= WORK REQUIRED =
Could you print all the entries exactly?

= = =

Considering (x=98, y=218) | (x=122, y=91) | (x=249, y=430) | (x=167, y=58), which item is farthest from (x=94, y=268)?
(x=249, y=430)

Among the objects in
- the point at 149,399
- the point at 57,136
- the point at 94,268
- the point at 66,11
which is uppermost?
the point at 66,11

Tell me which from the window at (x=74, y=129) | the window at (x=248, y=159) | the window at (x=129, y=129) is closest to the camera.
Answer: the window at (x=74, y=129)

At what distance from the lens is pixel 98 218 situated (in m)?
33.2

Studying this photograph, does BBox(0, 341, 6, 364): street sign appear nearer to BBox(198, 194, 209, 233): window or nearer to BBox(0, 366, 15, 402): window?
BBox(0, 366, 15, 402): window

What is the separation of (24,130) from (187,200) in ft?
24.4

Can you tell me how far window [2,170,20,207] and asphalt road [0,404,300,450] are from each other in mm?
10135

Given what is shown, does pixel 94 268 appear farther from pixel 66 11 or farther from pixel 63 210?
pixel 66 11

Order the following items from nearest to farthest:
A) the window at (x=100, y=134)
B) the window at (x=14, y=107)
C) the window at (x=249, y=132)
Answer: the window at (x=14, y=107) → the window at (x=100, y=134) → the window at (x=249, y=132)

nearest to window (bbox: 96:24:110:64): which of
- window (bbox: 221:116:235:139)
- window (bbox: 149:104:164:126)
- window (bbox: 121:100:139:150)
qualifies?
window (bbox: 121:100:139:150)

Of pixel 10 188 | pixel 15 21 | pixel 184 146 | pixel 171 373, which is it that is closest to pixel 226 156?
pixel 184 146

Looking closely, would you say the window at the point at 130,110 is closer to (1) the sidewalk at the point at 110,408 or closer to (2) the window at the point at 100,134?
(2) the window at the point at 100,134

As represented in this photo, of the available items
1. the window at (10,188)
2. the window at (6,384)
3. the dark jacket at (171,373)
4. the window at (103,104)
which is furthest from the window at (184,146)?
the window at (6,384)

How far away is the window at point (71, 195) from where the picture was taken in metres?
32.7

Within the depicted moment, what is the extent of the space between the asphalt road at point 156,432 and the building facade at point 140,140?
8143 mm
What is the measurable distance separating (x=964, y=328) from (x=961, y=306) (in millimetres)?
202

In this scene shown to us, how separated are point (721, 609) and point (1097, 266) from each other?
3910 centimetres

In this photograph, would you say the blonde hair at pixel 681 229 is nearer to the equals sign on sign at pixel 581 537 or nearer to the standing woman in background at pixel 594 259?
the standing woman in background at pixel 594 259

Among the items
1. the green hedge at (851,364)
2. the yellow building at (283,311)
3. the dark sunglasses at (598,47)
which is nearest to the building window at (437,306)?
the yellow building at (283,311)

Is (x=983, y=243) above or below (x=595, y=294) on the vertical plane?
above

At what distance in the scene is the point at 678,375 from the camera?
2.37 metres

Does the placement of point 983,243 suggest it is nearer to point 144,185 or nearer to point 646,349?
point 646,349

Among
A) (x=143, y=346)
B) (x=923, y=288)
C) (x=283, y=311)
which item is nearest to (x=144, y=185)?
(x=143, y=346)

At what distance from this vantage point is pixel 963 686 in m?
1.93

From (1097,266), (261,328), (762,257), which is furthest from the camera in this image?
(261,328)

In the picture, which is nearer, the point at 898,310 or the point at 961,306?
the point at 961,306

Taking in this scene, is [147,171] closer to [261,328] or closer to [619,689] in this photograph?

= = =

= TASK RESULT =
Considering (x=98, y=218) | (x=122, y=91) | (x=249, y=430) | (x=167, y=58), which item is farthest from (x=94, y=268)?
(x=249, y=430)

Among the objects in
- the point at 149,399
- the point at 57,136
- the point at 94,268
- the point at 66,11
which is uppermost?
the point at 66,11

Tell me which from the window at (x=74, y=129) | the window at (x=248, y=159) | the window at (x=129, y=129) is closest to the camera.
Answer: the window at (x=74, y=129)

At what distance from the lens is pixel 98 218 situated (in m)?
33.2

Studying this photograph, does BBox(0, 341, 6, 364): street sign appear nearer to BBox(198, 194, 209, 233): window or nearer to BBox(0, 366, 15, 402): window?
BBox(0, 366, 15, 402): window

What is the separation of (24,130) from (187,200) in ft?
24.4

Can you tell me how far window [2,170,20,207] and asphalt road [0,404,300,450] are from each other in mm?
10135

Given what is shown, does pixel 94 268 appear farther from pixel 66 11 or farther from pixel 63 210?
pixel 66 11

Order the following items from nearest to farthest:
A) the window at (x=100, y=134)
B) the window at (x=14, y=107)
C) the window at (x=249, y=132)
Answer: the window at (x=14, y=107) → the window at (x=100, y=134) → the window at (x=249, y=132)

nearest to window (bbox: 96:24:110:64): which of
- window (bbox: 221:116:235:139)
- window (bbox: 149:104:164:126)
- window (bbox: 121:100:139:150)
qualifies?
window (bbox: 121:100:139:150)

Of pixel 10 188 | pixel 15 21 | pixel 184 146 | pixel 171 373, which is it that is closest to pixel 226 156?
pixel 184 146

Looking closely, would you say the window at the point at 130,110 is closer to (1) the sidewalk at the point at 110,408 or closer to (2) the window at the point at 100,134?
(2) the window at the point at 100,134

As represented in this photo, of the available items
1. the window at (10,188)
2. the window at (6,384)
3. the dark jacket at (171,373)
4. the window at (103,104)
which is furthest from the window at (184,146)?
the window at (6,384)

How far away is the window at point (71, 195) from where the picture was taken in metres?
32.7

Within the depicted moment, what is the extent of the space between the asphalt road at point 156,432 and the building facade at point 140,140?
8143 mm
What is the measurable distance separating (x=964, y=328) from (x=961, y=306) (in millimetres)?
202

In this scene shown to us, how separated are point (721, 609) and point (1097, 266) from each other?
3910 centimetres

In this photograph, would you say the blonde hair at pixel 681 229 is nearer to the equals sign on sign at pixel 581 537 or nearer to the standing woman in background at pixel 594 259?
the standing woman in background at pixel 594 259

Among the items
1. the green hedge at (851,364)
2. the yellow building at (283,311)
3. the dark sunglasses at (598,47)
which is nearest to the building window at (437,306)?
the yellow building at (283,311)

Is (x=983, y=243) above or below (x=595, y=294) on the vertical plane?
above

At what distance in the scene is the point at 678,375 from the camera?
2.37 metres

Does the placement of point 983,243 suggest it is nearer to point 144,185 or nearer to point 646,349?
point 646,349

Among
A) (x=143, y=346)
B) (x=923, y=288)
C) (x=283, y=311)
which item is nearest to (x=144, y=185)?
(x=143, y=346)

At what distance from this vantage point is pixel 963 686 in m?
1.93

From (1097,266), (261,328), (762,257), which is furthest from the camera in this image?
(261,328)

In the picture, which is nearer, the point at 898,310 or the point at 961,306?
the point at 961,306

Taking in this scene, is [147,171] closer to [261,328] or closer to [619,689] in this photograph?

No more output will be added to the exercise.